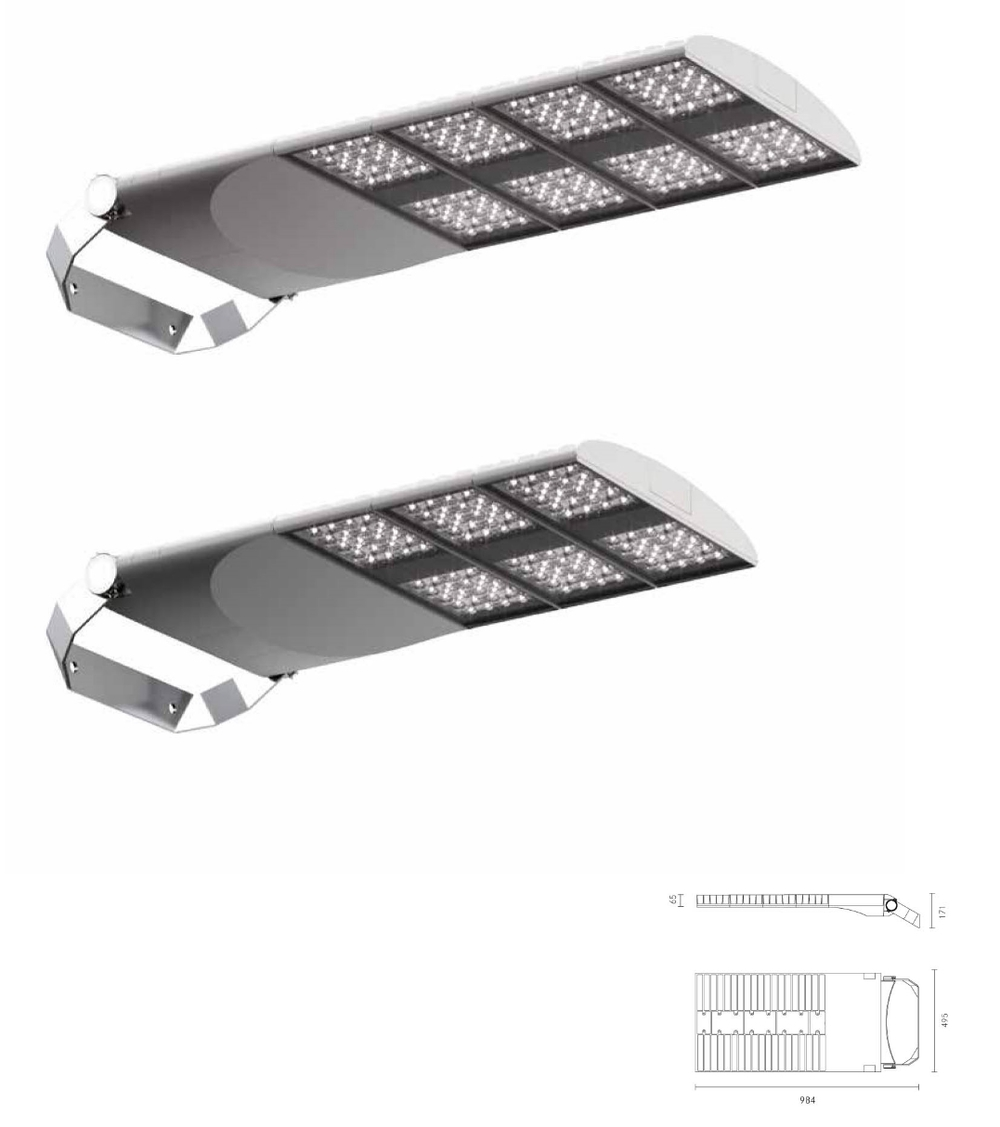 Architectural Floodlight And Projector Lighting Lighting Solutions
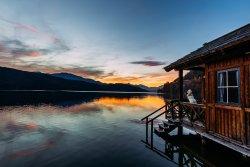 Romantik Hotel Seefischer am Millstattersee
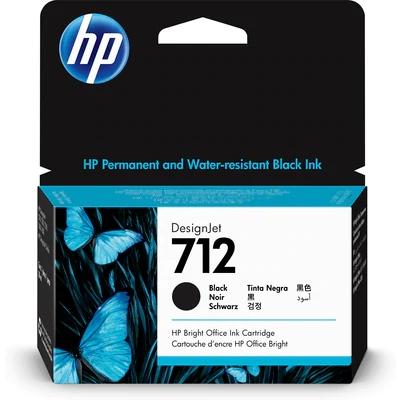 HP712Bk38-3ED70A
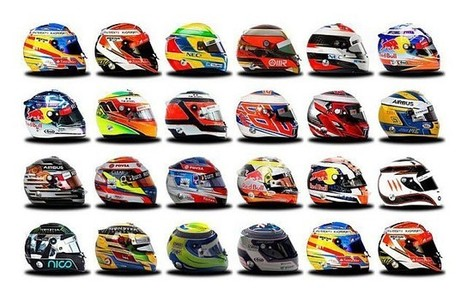 2014 F1 Season: Driver helmets | Everything from Social Media to F1 to Photography to Anything Interesting | Scoop.it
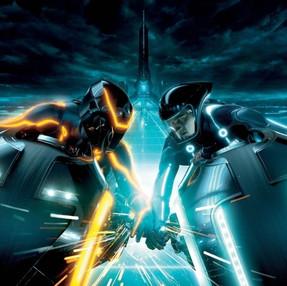 ¡Sí, por favor! 'Tron 3' podría llegar a ser una realidad
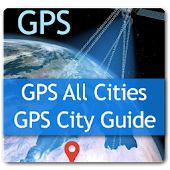 Download Android App GPS All Cities City Guide for Samsung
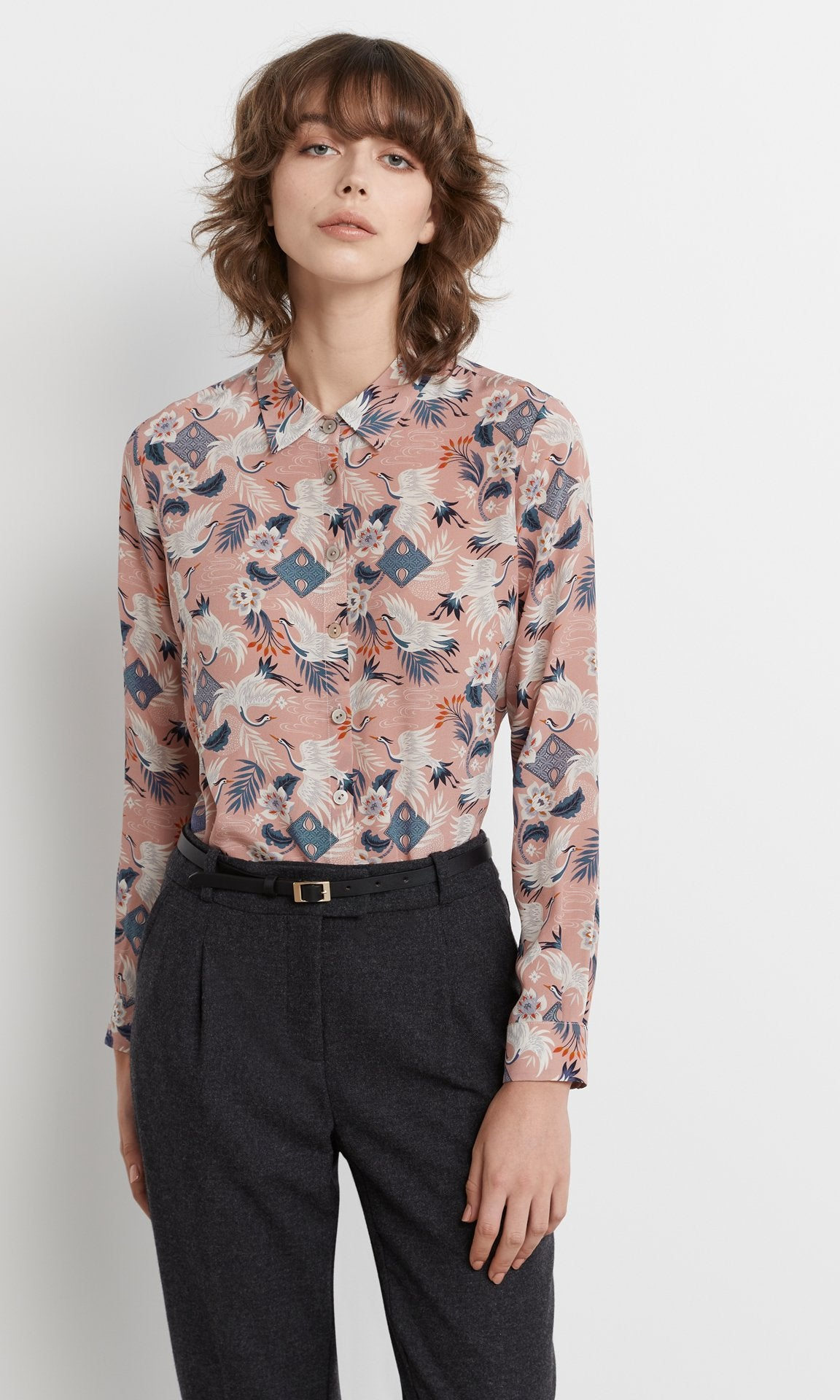 Crane Shirt - Dusty Rose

Problem details:
Write out every line above again exactly, with the pictures left out.

Solution to this problem:
 Architectural Floodlight And Projector Lighting Lighting Solutions
 Romantik Hotel Seefischer am Millstattersee
 HP712Bk38-3ED70A
 2014 F1 Season: Driver helmets | Everything from Social Media to F1 to Photography to Anything Interesting | Scoop.it
 ¡Sí, por favor! 'Tron 3' podría llegar a ser una realidad
 Download Android App GPS All Cities City Guide for Samsung
 Crane Shirt - Dusty Rose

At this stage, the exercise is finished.